◆ Requirements
Put the lines below into a JSON list of strings, one string per line, leaving out blank lines and the pictures.
■ ■ ■ ■
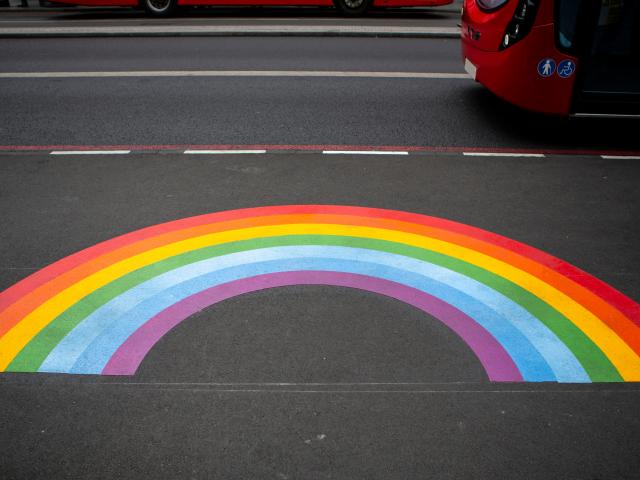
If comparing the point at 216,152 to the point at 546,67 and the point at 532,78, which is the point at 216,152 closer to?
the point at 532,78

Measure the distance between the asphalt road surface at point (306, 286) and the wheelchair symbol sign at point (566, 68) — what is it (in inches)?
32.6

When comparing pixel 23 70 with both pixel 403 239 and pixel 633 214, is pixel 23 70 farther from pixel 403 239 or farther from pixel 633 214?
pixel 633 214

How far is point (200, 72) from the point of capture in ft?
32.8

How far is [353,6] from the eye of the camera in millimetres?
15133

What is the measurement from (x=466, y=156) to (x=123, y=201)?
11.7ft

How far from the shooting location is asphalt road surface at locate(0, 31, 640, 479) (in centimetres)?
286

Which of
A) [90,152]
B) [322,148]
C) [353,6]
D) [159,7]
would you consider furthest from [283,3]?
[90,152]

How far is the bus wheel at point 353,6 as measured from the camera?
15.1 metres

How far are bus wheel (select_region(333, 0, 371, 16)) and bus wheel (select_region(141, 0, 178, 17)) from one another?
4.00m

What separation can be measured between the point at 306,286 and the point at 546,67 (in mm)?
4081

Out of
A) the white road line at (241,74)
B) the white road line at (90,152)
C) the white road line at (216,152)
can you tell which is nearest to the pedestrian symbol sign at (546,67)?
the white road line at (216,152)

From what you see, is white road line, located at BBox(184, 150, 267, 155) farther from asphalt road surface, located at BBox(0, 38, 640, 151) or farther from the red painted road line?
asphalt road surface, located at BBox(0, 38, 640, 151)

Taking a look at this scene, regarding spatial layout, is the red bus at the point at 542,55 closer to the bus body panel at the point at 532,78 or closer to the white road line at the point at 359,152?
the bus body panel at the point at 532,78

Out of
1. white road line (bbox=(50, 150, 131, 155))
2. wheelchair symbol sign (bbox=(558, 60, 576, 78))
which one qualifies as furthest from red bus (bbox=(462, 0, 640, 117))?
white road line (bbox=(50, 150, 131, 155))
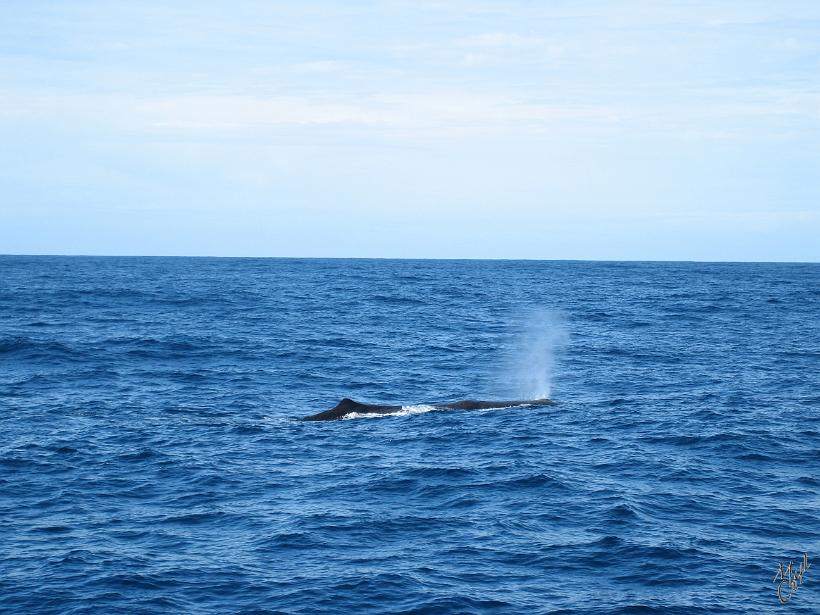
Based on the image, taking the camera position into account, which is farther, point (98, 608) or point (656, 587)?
■ ■ ■ ■
◆ Response below
[
  "If comparing the point at 216,152 to the point at 546,67 and the point at 532,78, which is the point at 216,152 closer to?",
  "the point at 532,78",
  "Measure the distance between the asphalt road surface at point (306, 286) and the wheelchair symbol sign at point (566, 68) — what is it (in inches)?",
  "32.6",
  "When comparing pixel 23 70 with both pixel 403 239 and pixel 633 214, is pixel 23 70 farther from pixel 403 239 or farther from pixel 633 214?",
  "pixel 633 214",
  "How far is point (200, 72) from the point of capture in ft?",
  "32.8",
  "How far is [353,6] from the eye of the camera in millimetres?",
  "15133",
  "What is the measurement from (x=466, y=156) to (x=123, y=201)?",
  "11.7ft",
  "How far from the shooting location is asphalt road surface at locate(0, 31, 640, 479) (in centimetres)?",
  "286",
  "Which of",
  "A) [90,152]",
  "B) [322,148]",
  "C) [353,6]",
  "D) [159,7]",
  "would you consider furthest from [283,3]?",
  "[90,152]",
  "How far is the bus wheel at point 353,6 as measured from the camera?",
  "15.1 metres",
  "How far are bus wheel (select_region(333, 0, 371, 16)) and bus wheel (select_region(141, 0, 178, 17)) from one another?",
  "4.00m",
  "What separation can be measured between the point at 306,286 and the point at 546,67 (in mm)?",
  "4081",
  "Out of",
  "A) the white road line at (241,74)",
  "B) the white road line at (90,152)",
  "C) the white road line at (216,152)",
  "can you tell which is nearest to the pedestrian symbol sign at (546,67)?",
  "the white road line at (216,152)",
  "From what you see, is white road line, located at BBox(184, 150, 267, 155) farther from asphalt road surface, located at BBox(0, 38, 640, 151) or farther from the red painted road line?",
  "asphalt road surface, located at BBox(0, 38, 640, 151)",
  "Taking a look at this scene, regarding spatial layout, is the red bus at the point at 542,55 closer to the bus body panel at the point at 532,78 or closer to the white road line at the point at 359,152?",
  "the bus body panel at the point at 532,78",
  "Out of",
  "1. white road line (bbox=(50, 150, 131, 155))",
  "2. wheelchair symbol sign (bbox=(558, 60, 576, 78))",
  "which one qualifies as furthest from red bus (bbox=(462, 0, 640, 117))?",
  "white road line (bbox=(50, 150, 131, 155))",
  "Based on the image, taking the camera position into account, which is farther, point (98, 608) or point (656, 587)?"
]